Zia Alfonsina era la zia di mio padre, e tutti la chiamavano la Zita.Nel ’43, quando la sua casa fu colpita da una bomba, la poveretta finì venti giorni in coma con la testa fasciata. Aveva dodici anni.
Quando si risvegliò, per tutto il resto della vita parlò solo per proverbi, detti e filastrocche.
Da bambino, ogni mattina la Zita veniva al mio letto e mi svegliava sussurrandomi all’orecchio: «Marangio Marangio mò vengo e me te mangio!». Poi mi solleticava i piedi e io tutte le mattine mi svegliavo ridendo.
Parlava con voce sottile, come se ancora avesse dodici anni, ma i fischi e le zeppole che le uscivano di bocca tradivano i denti mancanti.
Ogni volta che mamma faceva il bagno a Lidia, mia sorella, lei si sedeva su uno sgabello e rideva a crepapelle ripetendo a squarciagola: «’A purcella ’e zì Francisco incopp’all’acqua spicchiacchèa!». E non era mica un caso, mio padre Francesco si chiamava!
Parenti e amici pensavano fosse una vecchia pazza incapace di comunicare col mondo. Ma per noi era ben diverso.

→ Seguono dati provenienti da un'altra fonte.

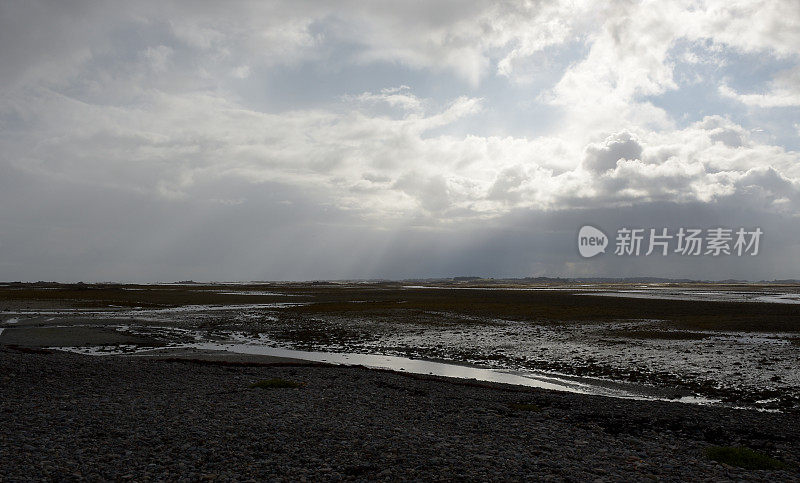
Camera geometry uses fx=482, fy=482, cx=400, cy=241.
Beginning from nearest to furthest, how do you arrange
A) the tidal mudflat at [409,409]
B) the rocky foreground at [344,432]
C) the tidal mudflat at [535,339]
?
the rocky foreground at [344,432], the tidal mudflat at [409,409], the tidal mudflat at [535,339]

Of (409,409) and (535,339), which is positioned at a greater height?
(409,409)

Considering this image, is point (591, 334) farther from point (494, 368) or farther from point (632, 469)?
point (632, 469)

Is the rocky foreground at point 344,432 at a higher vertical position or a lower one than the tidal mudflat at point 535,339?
higher

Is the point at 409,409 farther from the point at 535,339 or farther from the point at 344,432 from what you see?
the point at 535,339

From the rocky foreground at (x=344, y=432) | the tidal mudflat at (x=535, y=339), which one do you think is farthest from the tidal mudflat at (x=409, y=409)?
the tidal mudflat at (x=535, y=339)

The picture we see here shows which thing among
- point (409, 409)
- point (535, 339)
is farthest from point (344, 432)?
point (535, 339)

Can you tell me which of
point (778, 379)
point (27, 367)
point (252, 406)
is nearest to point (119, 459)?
point (252, 406)

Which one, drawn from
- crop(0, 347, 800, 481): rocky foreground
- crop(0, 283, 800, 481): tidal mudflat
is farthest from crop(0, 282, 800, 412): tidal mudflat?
crop(0, 347, 800, 481): rocky foreground

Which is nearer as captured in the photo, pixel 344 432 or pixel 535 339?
pixel 344 432

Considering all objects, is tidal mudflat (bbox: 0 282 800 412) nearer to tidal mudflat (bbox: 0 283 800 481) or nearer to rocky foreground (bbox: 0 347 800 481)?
tidal mudflat (bbox: 0 283 800 481)

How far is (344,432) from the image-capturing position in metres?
15.1

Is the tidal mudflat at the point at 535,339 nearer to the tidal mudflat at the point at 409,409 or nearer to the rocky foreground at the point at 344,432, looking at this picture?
the tidal mudflat at the point at 409,409

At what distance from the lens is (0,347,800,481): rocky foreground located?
39.3 ft

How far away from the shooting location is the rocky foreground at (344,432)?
11992 millimetres
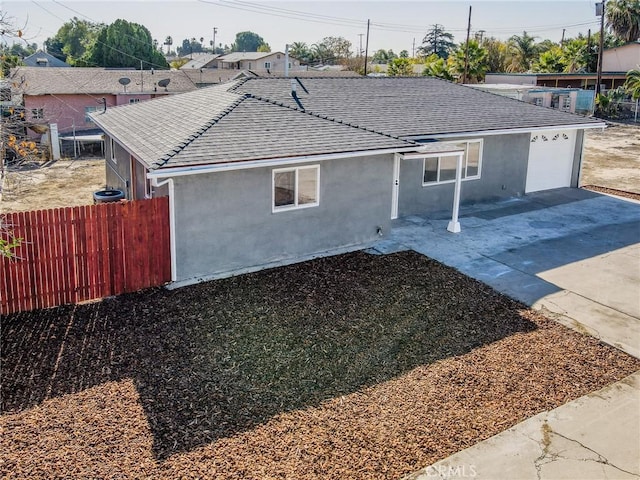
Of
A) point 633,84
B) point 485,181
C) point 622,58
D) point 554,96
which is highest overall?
point 622,58

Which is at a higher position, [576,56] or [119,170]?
[576,56]

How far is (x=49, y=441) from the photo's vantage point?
20.6 feet

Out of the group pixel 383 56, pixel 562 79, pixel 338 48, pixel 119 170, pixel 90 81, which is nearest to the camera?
pixel 119 170

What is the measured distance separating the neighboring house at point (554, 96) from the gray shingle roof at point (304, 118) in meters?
18.0

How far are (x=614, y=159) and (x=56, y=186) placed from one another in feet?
81.0

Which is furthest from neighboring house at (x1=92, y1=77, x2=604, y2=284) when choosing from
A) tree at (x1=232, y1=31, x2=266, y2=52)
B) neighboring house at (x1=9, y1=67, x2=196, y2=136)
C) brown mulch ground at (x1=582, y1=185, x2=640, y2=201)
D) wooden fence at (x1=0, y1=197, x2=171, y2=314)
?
tree at (x1=232, y1=31, x2=266, y2=52)

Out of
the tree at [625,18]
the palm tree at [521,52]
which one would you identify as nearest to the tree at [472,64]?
the tree at [625,18]

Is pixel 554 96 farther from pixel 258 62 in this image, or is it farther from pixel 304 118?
pixel 258 62

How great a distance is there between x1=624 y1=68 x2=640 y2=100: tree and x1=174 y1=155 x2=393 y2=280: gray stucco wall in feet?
119

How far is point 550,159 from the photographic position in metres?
19.0

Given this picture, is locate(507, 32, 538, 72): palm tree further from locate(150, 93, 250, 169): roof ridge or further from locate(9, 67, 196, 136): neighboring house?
locate(150, 93, 250, 169): roof ridge

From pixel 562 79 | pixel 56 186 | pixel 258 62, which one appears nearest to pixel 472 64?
pixel 562 79

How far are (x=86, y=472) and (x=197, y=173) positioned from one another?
19.1 feet

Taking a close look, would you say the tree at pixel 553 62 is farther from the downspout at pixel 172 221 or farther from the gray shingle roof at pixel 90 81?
the downspout at pixel 172 221
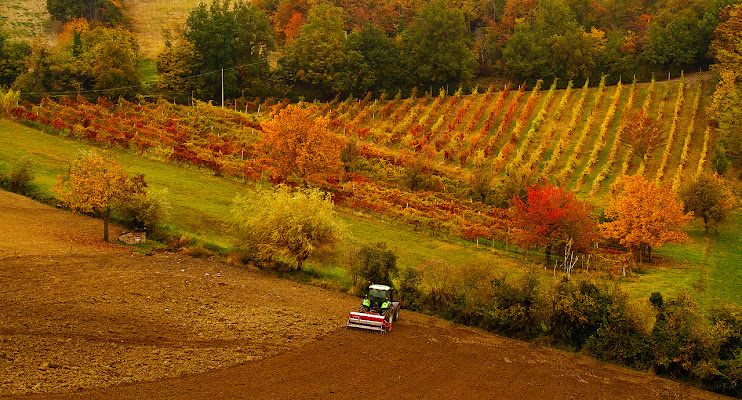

Quando nostra madre era in attesa di Lidia, la Zita veniva da me e chiedeva sorridendo: «Andivin’ andivinella: dove sta la tua sorella? Sta di qua? Sta di là? Andivina dove sta? »
Poi andava da mamma e carezzandole il pancione canticchiava: «Patanella, patanè, pe’ la casa quatt’uocchje, quatt’ recchie e duje nase!». E l’abbracciava felice, e nostra madre finiva sempre per commuoversi.
La Zita pativa una fame atavica. Mangiava più di tutti noi, chiedeva cibo di continuo, tant’è che si dovettero mettere dei chiavistelli ad ante, porte e cassetti della cucina. Così la Zita per dispetto girava ululante per la casa come un cane bastonato a salmodiare stornelli. «Tuosto e lisce ll’acalaje; càvero e muscio ll’aizaje; ’ncuorpo màmmeta s’ ‘o chiavaje. ’O maccaruuun’!». Oppure: «Mannaggia ’a marina, pé mmezz’ ‘e Giacchino, s’è rrutto ’o cuppino, e nun pòzzo magnà».
E contro nostra madre: «Storta, picoscia, tién’ ‘e ccosce mosce mosce e sott’ ‘o suttanino tién’ ‘o scoglio ’e Margellina!»
A questo punto mamma sbottava: «Zita, finiscila di fare la pazza, non serve a niente, hai mangiato già e mò aspetti, capito?»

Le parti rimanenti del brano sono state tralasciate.